> [Do this] Copy the lines starting at the one containing "Can you determine" and stopping after the one containing "3018 millimetres", but swap "estimate" for "judge" and leave everything else the same.

------------------------------------

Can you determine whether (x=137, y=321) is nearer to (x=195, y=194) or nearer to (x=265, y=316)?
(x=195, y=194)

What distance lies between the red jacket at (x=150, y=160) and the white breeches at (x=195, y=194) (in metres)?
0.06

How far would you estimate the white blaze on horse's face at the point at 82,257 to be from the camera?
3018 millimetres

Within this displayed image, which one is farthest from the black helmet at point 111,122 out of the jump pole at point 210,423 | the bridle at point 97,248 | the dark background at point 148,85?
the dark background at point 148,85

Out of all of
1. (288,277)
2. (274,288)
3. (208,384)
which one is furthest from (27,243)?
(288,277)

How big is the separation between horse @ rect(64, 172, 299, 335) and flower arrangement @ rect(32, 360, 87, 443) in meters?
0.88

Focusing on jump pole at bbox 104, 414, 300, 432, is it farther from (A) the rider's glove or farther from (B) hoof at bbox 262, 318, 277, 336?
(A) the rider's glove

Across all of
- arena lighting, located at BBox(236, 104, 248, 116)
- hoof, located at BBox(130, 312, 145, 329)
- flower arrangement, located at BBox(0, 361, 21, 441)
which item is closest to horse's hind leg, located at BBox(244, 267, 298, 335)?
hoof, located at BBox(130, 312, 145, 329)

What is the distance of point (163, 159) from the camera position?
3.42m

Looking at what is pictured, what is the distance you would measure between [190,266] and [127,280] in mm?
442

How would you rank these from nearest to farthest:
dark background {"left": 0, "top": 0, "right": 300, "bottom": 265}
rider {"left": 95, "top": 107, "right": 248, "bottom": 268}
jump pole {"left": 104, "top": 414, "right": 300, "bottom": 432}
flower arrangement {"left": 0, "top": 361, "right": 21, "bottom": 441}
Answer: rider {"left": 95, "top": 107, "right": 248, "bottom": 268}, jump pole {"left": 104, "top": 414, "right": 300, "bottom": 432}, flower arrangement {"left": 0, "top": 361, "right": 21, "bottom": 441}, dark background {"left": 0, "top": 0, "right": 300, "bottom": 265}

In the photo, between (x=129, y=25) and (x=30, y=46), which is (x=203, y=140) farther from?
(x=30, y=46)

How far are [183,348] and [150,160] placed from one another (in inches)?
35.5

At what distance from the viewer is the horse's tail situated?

------------------------------------

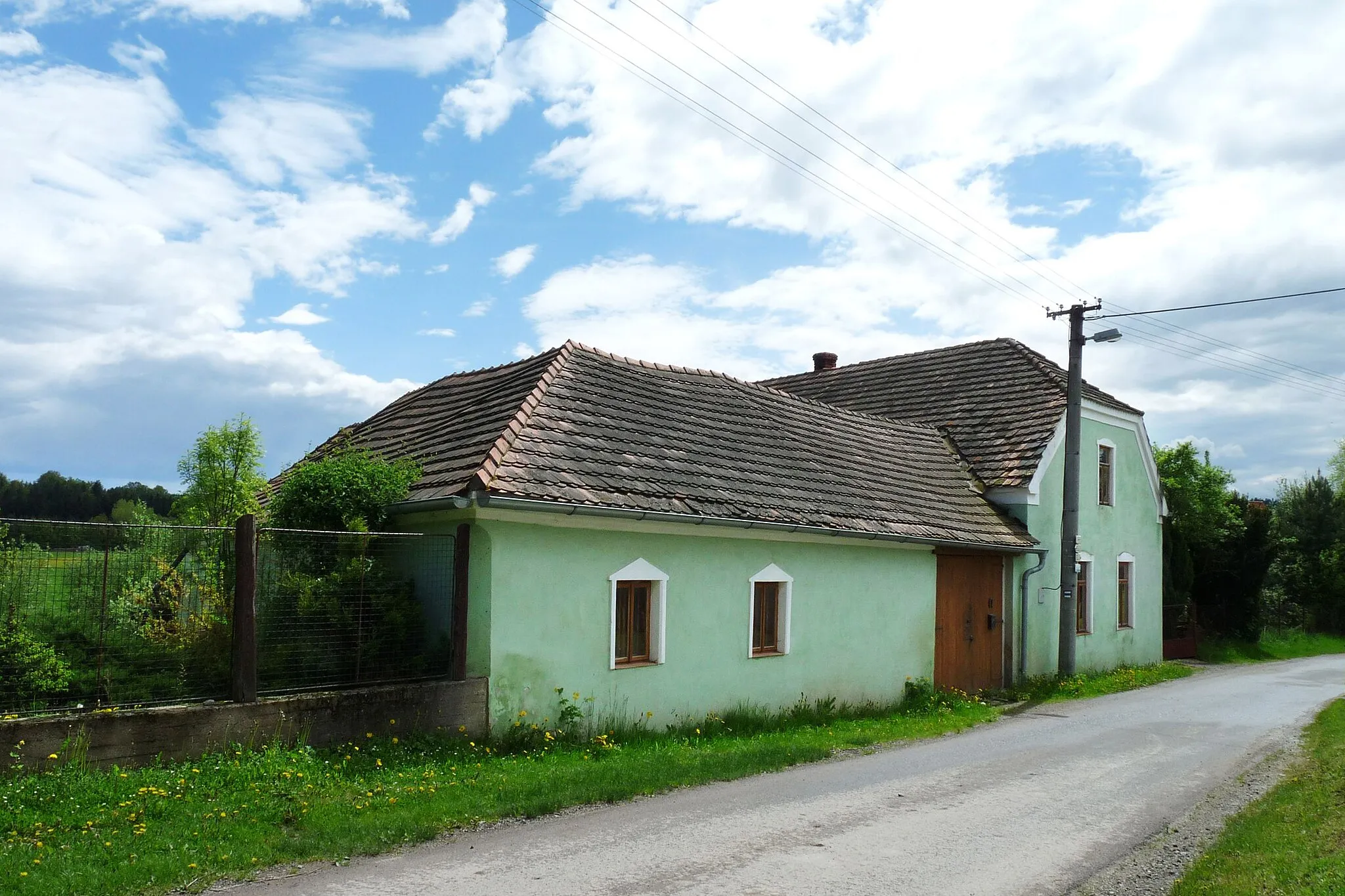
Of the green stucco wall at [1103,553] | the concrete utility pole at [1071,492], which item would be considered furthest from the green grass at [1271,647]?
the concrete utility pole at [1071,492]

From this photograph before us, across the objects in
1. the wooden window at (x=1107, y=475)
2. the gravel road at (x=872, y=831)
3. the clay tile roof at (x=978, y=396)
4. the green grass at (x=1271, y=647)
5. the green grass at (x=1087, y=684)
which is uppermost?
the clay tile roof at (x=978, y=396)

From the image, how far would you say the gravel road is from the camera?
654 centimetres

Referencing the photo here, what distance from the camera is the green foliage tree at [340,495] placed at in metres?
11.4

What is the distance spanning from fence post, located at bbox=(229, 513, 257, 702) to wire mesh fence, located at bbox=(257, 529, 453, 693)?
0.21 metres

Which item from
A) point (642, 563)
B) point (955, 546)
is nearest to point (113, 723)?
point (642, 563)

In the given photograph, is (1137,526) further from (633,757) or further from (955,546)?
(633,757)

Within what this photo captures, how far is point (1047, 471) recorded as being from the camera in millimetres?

------------------------------------

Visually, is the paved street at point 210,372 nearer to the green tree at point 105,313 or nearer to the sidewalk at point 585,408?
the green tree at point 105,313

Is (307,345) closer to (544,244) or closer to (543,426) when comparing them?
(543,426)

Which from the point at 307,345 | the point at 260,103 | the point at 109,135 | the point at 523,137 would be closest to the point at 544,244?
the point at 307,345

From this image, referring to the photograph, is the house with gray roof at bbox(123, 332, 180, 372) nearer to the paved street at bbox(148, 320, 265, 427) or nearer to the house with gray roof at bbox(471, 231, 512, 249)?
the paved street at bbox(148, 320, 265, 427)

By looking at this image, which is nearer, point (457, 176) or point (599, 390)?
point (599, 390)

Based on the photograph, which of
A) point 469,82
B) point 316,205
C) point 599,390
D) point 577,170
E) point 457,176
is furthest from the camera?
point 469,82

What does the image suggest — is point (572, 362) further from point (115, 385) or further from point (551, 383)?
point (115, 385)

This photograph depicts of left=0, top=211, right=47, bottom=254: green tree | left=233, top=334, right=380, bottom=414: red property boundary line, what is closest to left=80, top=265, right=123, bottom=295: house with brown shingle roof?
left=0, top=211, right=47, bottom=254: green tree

------------------------------------

> [Solution below]
Can you determine whether (x=137, y=321) is nearer to (x=195, y=194) or nearer to (x=265, y=316)?
(x=195, y=194)

What distance lies between the red jacket at (x=150, y=160) and the white breeches at (x=195, y=194) (in metres)?
0.06

How far would you judge the white blaze on horse's face at the point at 82,257 to be from the camera?
3018 millimetres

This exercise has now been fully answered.